The Market Blahs Are Hitting Wall Street's Bottom Lines
The news from Goldman Sachs on May 25 was a blow. Nearly all of the company's major revenue streams had slowed steadily since mid-March, according to analysts who then slashed second-quarter profit estimates by as much as 10%. Most troubling: Billions of dollars in investments in recent Internet initial public offerings have declined sharply in value. Goldman's stock plummeted 9% that day, to $73 a share; in total, it has lost nearly half of the $60 billion market value it boasted in March.
Goldman, Sachs & Co. isn't the only financial-services company with problems--or with high-tech investments that are unlikely to pay off anytime soon. Thanks to the Nasdaq slide that began in mid-March, many industry leaders may face profit declines simply from the dramatic dip in trading. Volumes are down by a third since the peak in March. Add to that the slowdown in mergers and acquisitions and the near-collapse in initial public offerings, and the picture gets pretty bleak, even if the market decline goes no further.
The only question now is how hard and how far the fortunes of financial-services companies will fall--and when that will begin to translate into layoffs in an industry that, like the tech world, has seen substantial growth in payrolls. Already, Brown Brothers Harriman & Co. has backed away from going head-to-head with the bigger brokerages in equity research; on May 31, it laid off 78 people in its equity-brokerage unit. "The industry has been going at an unsustainable pace," says Morgan Stanley Dean Witter analyst Henry McVey.

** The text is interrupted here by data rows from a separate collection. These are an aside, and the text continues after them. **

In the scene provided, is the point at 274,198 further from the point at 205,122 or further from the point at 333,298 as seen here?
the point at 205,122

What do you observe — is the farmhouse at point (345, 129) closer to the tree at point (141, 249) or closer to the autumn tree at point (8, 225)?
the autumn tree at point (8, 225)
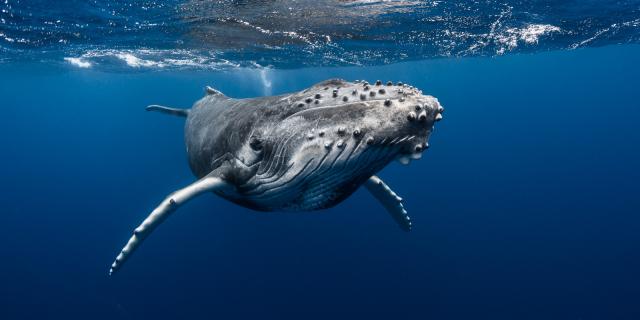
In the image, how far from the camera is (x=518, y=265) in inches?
923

Still, none of the big brokers or banks seems to face imminent risk of losses, as they did during the two previous market downturns in 1998 and 1994. And one major investment bank that asked not to be named claims that "only a protracted bear market" would even "slow our hiring." With such a tight labor market, this banker says, it would be foolish to lose good employees because of a short-term market dip.
Nonetheless, even without more of a market downturn, companies with fortunes that are most directly tied to declining trading volumes and the flagging fortunes of high-tech stocks are likely to feel some pain. Morgan Stanley, Merrill Lynch, Chase Manhattan, and Citicorp could all take profit hits in coming quarters.
GOUGED PORTFOLIOS. Chase, in particular, may be in for trouble soon. At the end of the first quarter, the New York-based company had a $4.4 billion portfolio of tech stocks that added 14% to its quarterly earnings. But some of those holdings, including Triton PCS Holdings Inc. and TeleCorp PCS Inc., have dropped 40% in value, says Keefe, Bruyette & Woods Inc. analyst David S. Berry. If those stocks don't recover by the end of June, Berry estimates that market declines could shave 20 cents, or almost 25%, off his current second-quarter per-share earnings estimate of $1.25. A Chase spokesman declined to comment on estimates but said that fluctuations in the company's venture-capital portfolio are not affecting hiring or spending.
The risks are also high for online brokerages, many of which could end up disappearing in a wave of consolidation. Shares of Muriel Siebert & Co. and Ameritrade have been hit hard, making those companies potential acquisition candidates, analysts say. Muriel Siebert, who heads her namesake firm, claims it is not for sale. But she agrees that acquisition deals are coming: "I'd expect a consolidation to start, and when it starts, it'll be fast." She predicts that as many as 20% of the nation's 150 brokerage houses could disappear or be acquired.
Even the largest online brokers are seeing big cuts in trading-commission revenue. But Ameritrade President Jack R. McDonnell says he is continuing to hire, adding: "We're hunkering down and getting ready for when the market turns" north.
Mutual funds had also been hiring at a torrid pace over the past year. In May, however, they saw a sharp drop in cash flowing into the industry, according to Bob Adler, president of AMG Data Services. Since that was the first sign of industry problems, no imminent moves are expected. Deposit flows into mutual funds were unusually strong right up through April, Adler says. Nonetheless, few observers doubt that a prolonged market downturn could accelerate industry consolidation and force some of the hundreds of new mutual funds that have launched in recent years to close.
So the champagne is not quite flowing on Wall Street these days. After 11 weeks of the most severe market downturn in years, the industry is bracing for trouble--and crossing its fingers that Federal Reserve Chairman Alan Greenspan can pull off the soft landing he is promising without bruising the market further.